Removing Windows Defender ATP Tracking from Your Devices
Before you begin
You must have SOTI MobiControl Package Studio installed.
About this task
When you want to remove the tracking from your devices, you will need to "offboard" them. The process for offboarding devices is similar to the process of onboarding devices.
To remove Windows Defender ATP for your devices:
Procedure
Within the Windows Defender ATP Portal
- Select the Endpoint Management tab from the left-hand panel.
- Within the Endpoint Management screen, scroll down until you see Endpoint Offboarding. If the section is collapsed, use the down arrow on the right-side to expand it.
- Choose Local Script from the Select your deployment tool: drop-down list.
-
Click the Download package button to download the Offboarding script zip file. The zip file will be named WindowsDefenderATPOffboardingPackage_valid_until_YYYY_MM_DD.zip .
YYYY_MM_DD is the expiry date of the package. To maintain security, the offboarding package expires 30 days after its creation.
-
Unzip the zip file and open the offboarding script file in a text editor and remove
pause
from the following section::EXIT
if exist %TMP%\senseTmp.txt del %TMP%\senseTmp.txt
pause
If you do not complete this step, the cmd.exe will continue to run in the background and never be addressed.
-
Open a new document in your text editor and copy and paste the following command:
c:\temp\WindowsDefenderATPOffboardingScript_valid_until_YYYY_MM_DD.cmd
>c:\temp\offboard_log.txt
into the new document.Remember to update YYYY_MM_DD to the actual expiry date on the file. - Save this file as off_boarding.cmd.
-
Open a new document in your text editor and copy and paste the following command:
shellexecute c:\temp\off_boarding.cmd -open
into the new document. - Save this file as Pre_Uninstall.cmd.
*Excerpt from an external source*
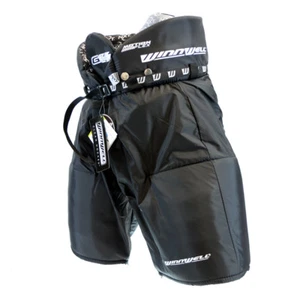 Winnwell GX4 Pants Black, Ice Hockey Shorts, Inline Hockey Shorts Senior XL - Picture 1 of 5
Perform these steps within SOTI MobiControl Package Studio:
- Under the File menu, select Create New Package Project.
- Enter a name for the package and make sure Platform is set to All.
-
Fill in the remaining fields and click Next.
See Using Package Studio for more information on the other fields.
- On the Add Scripts screen, select Pre-Uninstall as the type of script and browse to the location of the Pre_Uninstall.cmd file. Click Next.
- Click the Add button to add your offboarding script and click Next.
- On the File Attributes screen, set the Destination on Device to the same path specified in your Pre_Uninstall.cmd and off_boarding.cmd files: C:\temp\
- Click the Add button again to upload the off_boarding.cmd file and repeat the steps.
- Once you have added both files to the package, click Next and then Finish.
- Click Build Package Now and review the output dialog to see where the .pcg file is saved.
Perform these steps in the SOTI MobiControl console:
- On the Windows Modern tab, go to the Packages tab.
-
Click the Add button and browse to the location of the .pcg you just created to upload it to SOTI MobiControl. When successful, you should see a new package listed on the screen.
See Adding a Package to SOTI MobiControl for more information.
- While still on the Windows Modern tab, switch to the Profiles tab.
- Click the Add button to open the Add Profile dialog box. Enter a name for your profile and select Windows Desktop from the Type drop-down list.
- Switch to the Packages tab within the dialog box and click Add to open the Add Package dialog box.
- Select your Windows Defender ATP Offboarding scripts package and click Add.
- Click Save and Assign to deploy this script to your devices.
Results
Your devices are now no longer tracked with Windows Defender ATP. You can check this manually if you created custom data. Navigate to HKLM\SOFTWARE\Microsoft\Windows Advanced Threat Protection\Status in the registry and verify the status of OnboardingState. The value should be 0.